Foundations in place for a housing-led recovery

Can the Australian housing market recover as it has in the past or is it different this time? Ask any foreign money manager what scares them about the Australian sharemarket and they will invariably say the risk of a housing collapse because of gross overvaluations.

Can the Australian housing market recover as it has in the past or is it different this time? Ask any foreign money manager what scares them about the Australian sharemarket and they will invariably say the risk of a housing collapse because of gross overvaluations.

It makes a lot of sense. Virtually all the western world has seen house prices crumble since 2007 while Australia's residential market has defied gravity, recording only gentle declines. The median house price in Australia is about six times the median household income, some 30 per cent greater than the US and the long-term average.

Does this predicament mean that a housing recovery in Australia is a pipe dream? Is housing going to be a handbrake in the coming years rather than the path to economic prosperity? No one has a clear answer but it is the seminal question for sharemarket investors as we enter 2013.

The bulls like myself believe that history will repeat and lower interest rates will eventually trigger a building cycle that in turn will drive domestic growth. The bears counter this argument by saying it is different this time because household debt still sits at a lofty 172 per cent of gross income. They believe any spare income from lower rates will be used to pay down debts and not ploughed into the property market. In the early 1990s household debt was only about 50 per cent of gross income, providing a sturdier platform for a housing boom.

If the housing bears are on the money the Australian economy has a real chance of falling into a recession in the coming years as the peak of the mining and energy boom passes. We may talk about developing new areas of growth such as education, technology, tourism and high-level manufacturing, but the reality is these are niche industries that will take many years to develop into major engines of growth. Housing is our only realistic hope of avoiding a protracted period of substandard economic growth.

Last week the building materials group CSR said it was optimistic that a recovery in housing activity was in its nascent stages and pointed to a spike in housing finance as a strong lead indicator for future building activity.

Housing starts in Australia have sunk to a multi-year low of about 125,000 and are predicted to rise to 140,000 next year, with the moribund Sydney market surprisingly leading the charge. The long-term average for Australia is about 150,000 starts, but underlying demand is closer to 170,000 given population growth.

Goldman Sachs wrote earlier this year if the Reserve Bank managed to reduce official interest rates to 2.75 per cent by 2014 then housing starts could jump over 180,000 by 2015. That would be a full-blown recovery and a boon for the economy as the tailwinds from the mining and energy booms drop off. A jump in housing starts drives growth for banks, construction companies and retailers. It is also a major employer.

In previous economic downturns - in the early 1990s and after the global financial crisis - building activity led the recovery. In simple terms: lower interest rates unearth the first home buyer who is always in the market if they can afford a house. It also entices investors looking to achieve a return on their money rather than be stuck with cash in a low interest rate environment. As the Reserve Bank governor, Glenn Stevens, suggested recently it is time to look at riskier assets.

This time it may be different though.
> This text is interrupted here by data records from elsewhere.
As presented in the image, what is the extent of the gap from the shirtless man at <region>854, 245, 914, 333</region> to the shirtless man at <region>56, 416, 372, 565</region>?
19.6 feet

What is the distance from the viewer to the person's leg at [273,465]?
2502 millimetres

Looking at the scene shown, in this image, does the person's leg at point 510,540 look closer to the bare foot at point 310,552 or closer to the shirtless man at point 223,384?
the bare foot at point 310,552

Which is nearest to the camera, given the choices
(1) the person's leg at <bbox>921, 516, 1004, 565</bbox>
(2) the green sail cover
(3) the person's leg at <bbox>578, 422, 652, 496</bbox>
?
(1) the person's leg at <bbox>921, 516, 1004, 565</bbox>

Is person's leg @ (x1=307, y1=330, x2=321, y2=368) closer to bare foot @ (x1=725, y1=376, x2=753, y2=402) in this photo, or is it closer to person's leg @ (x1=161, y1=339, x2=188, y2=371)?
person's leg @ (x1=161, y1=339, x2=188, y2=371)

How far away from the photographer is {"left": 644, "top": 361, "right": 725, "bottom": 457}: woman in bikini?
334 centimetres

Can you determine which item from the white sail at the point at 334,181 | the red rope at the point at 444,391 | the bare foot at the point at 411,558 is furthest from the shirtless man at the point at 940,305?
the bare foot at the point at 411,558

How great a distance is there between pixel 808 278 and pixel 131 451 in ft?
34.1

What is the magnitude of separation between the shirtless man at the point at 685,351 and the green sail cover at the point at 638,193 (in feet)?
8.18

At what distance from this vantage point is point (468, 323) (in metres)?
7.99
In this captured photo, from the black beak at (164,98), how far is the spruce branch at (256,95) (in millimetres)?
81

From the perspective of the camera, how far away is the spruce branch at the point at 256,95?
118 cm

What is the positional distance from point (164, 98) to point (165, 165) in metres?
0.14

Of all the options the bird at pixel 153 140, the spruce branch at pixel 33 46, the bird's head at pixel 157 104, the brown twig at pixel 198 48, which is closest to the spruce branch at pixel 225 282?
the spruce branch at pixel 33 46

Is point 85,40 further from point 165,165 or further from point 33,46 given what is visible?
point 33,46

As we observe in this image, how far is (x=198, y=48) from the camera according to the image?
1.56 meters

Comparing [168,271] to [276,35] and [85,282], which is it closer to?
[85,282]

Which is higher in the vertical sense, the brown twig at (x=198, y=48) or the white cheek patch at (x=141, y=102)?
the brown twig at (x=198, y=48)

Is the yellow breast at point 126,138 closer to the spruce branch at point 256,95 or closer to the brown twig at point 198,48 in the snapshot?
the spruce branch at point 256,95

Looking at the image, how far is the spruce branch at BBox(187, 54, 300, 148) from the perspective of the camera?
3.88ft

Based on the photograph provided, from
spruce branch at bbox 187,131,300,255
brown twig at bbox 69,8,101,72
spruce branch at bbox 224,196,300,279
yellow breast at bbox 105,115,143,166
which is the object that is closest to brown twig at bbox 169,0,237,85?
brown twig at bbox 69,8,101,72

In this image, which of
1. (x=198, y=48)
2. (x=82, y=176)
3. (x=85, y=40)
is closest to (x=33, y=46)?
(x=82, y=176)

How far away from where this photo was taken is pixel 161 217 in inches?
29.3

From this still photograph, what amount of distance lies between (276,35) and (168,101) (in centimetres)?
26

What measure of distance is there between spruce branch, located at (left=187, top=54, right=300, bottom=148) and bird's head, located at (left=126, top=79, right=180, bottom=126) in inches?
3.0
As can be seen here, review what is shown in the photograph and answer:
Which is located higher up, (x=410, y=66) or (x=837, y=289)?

Just like in the US, lower interest rates are taking a long time to have an impact. The RBA has cut rates by 125 basis points over the past year and we are still waiting for a tangible increase in housing starts. The lead indicators such as approvals, finance and auction clearances are heading in the right direction but 2013 will be a key year in working out whether the old rule that lower interest rates automatically fires housing activity still applies.

It would seem a gradual housing recovery is at last taking place in the US, more than five years after the peak. Zero interest rates and a dramatic decline in prices have taken several years to have any meaningful impact. The US market was in a different position to Australia with supply of housing outstripping demand by several million. This has been slowly whittled down and seems to have realigned at last. Fortunately for Australia this supply and demand imbalance never really existed and saved the country from a 40 per cent collapse in prices.

I am a bull on housing. I believe lower rates will eventually increase starts even if the rise is more gradual this time. The threat of high prices is a genuine one and investors should not expect major capital growth for three or possibly five years. It may well be enough if house prices simply remain steady during this period. My view depends heavily on the Reserve continuing to lower rates next year, allowing first home buyers to enter the fray. With a surge of people entering the first-home buying age of 30 to 34 years in the next five years, construction could well reach record levels.